But my point is applicable to pretty much the entire western world; the struggle of our great-^n-grandparents is the one against insanely bad working conditions in the XIX and early XX century. The one that gave us modern employment laws, which both my fellow millennials and gen-X'ers are trying hard to revert.

2 comments

This is backwards. It is a good economy that made those employment laws possible. The good times came first.

Overdoing those employment laws will strangle the economy, pushing us around the cycle to hard times. It is the "weak men" who push for this, trying to avoid even the modest amount of suffering that is required to be competitive.

Backing off on those laws will delay collapse.

You really don't want to see the collapse. At that point, employment laws count for nothing. You work illegally or you starve.
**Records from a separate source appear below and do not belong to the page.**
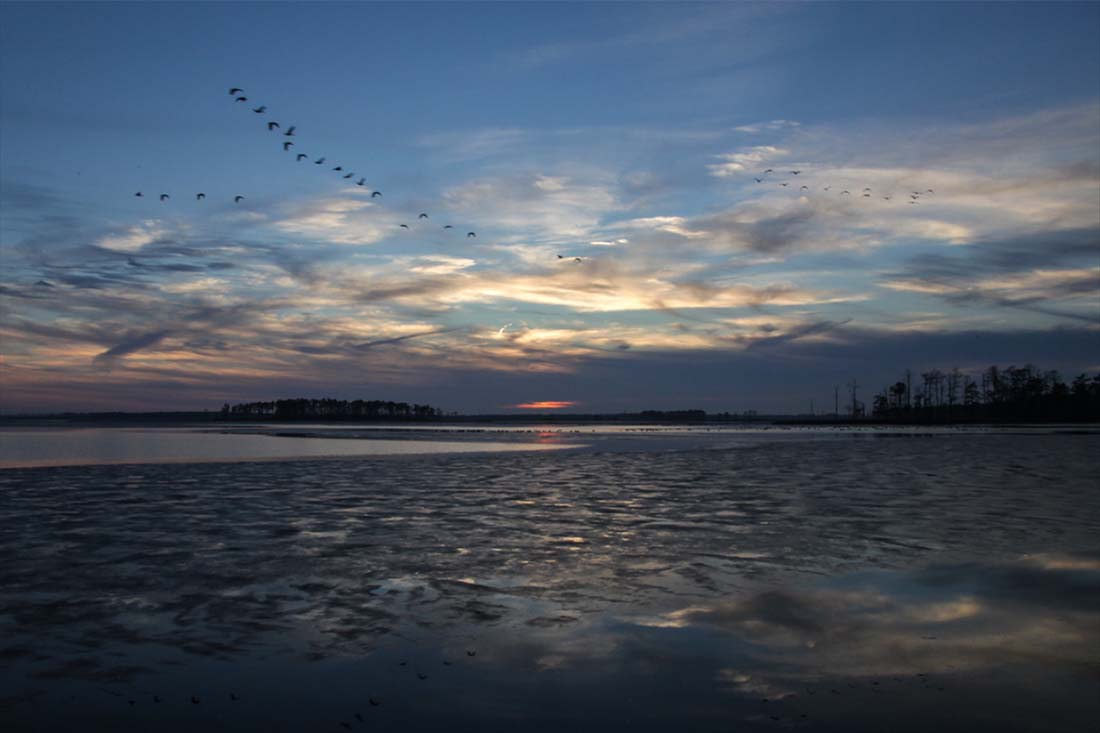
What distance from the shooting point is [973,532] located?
18844 millimetres

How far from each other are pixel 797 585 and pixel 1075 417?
18898 centimetres

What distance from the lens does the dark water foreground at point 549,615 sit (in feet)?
26.1

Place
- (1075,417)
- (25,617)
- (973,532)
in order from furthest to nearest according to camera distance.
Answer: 1. (1075,417)
2. (973,532)
3. (25,617)

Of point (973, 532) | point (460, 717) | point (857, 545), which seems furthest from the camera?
point (973, 532)

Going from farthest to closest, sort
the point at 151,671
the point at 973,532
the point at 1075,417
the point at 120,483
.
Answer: the point at 1075,417 < the point at 120,483 < the point at 973,532 < the point at 151,671

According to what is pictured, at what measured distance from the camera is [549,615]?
11.5 metres

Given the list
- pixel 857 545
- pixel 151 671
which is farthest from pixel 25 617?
pixel 857 545

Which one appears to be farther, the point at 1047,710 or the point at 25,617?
the point at 25,617

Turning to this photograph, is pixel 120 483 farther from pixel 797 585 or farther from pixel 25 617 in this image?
pixel 797 585

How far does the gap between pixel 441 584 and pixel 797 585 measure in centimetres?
595

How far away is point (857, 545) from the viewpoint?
1720 cm

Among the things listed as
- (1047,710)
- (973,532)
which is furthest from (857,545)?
(1047,710)

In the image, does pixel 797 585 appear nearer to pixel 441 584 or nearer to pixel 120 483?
pixel 441 584

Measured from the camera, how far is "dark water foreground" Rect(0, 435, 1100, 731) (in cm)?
797
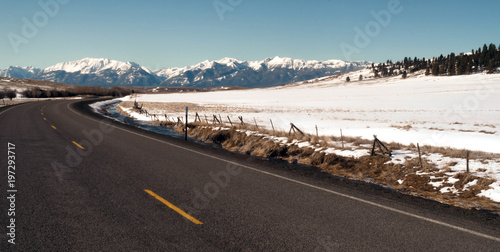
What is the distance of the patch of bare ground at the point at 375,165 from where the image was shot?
765 cm

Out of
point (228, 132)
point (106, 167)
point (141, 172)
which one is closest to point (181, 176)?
point (141, 172)

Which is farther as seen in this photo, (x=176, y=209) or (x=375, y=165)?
(x=375, y=165)

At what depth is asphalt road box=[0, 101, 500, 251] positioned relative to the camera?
15.0ft

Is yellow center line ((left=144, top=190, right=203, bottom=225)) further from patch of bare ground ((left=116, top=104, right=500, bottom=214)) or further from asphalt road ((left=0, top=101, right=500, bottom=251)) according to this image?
patch of bare ground ((left=116, top=104, right=500, bottom=214))

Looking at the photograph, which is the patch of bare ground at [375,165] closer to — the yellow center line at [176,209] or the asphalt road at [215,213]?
the asphalt road at [215,213]

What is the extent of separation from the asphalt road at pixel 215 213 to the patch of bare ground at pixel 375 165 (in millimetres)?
1115

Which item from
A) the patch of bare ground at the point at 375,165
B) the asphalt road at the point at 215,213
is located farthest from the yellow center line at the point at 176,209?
the patch of bare ground at the point at 375,165

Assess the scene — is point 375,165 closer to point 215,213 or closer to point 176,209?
point 215,213

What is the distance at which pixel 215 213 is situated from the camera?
571cm

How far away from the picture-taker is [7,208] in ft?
18.9

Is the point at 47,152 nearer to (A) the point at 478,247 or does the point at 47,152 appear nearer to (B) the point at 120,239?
(B) the point at 120,239

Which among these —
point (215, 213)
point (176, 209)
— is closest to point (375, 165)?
point (215, 213)

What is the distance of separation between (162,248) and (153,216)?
1.22 m

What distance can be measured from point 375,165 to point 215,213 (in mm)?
6900
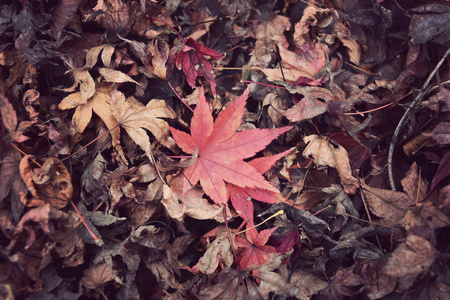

This isn't backwards, unless somehow not touching employment laws is strangling the economy. Nobody is trying to overdo those laws; they're mostly fine, but businesses these days increasingly try to skirt them and make such practices the new default.
I am not an expert on Polish history, but afaik, Polish became to have current employment laws not because employer/employee clashes (which happened more on west - GB and USA). Polish tended to emigrate.

The Polish history and current laws have a lot to do with legacy of Communism and how it came to be. Early XX century was more about moving toward war and then being in war and Russian threat.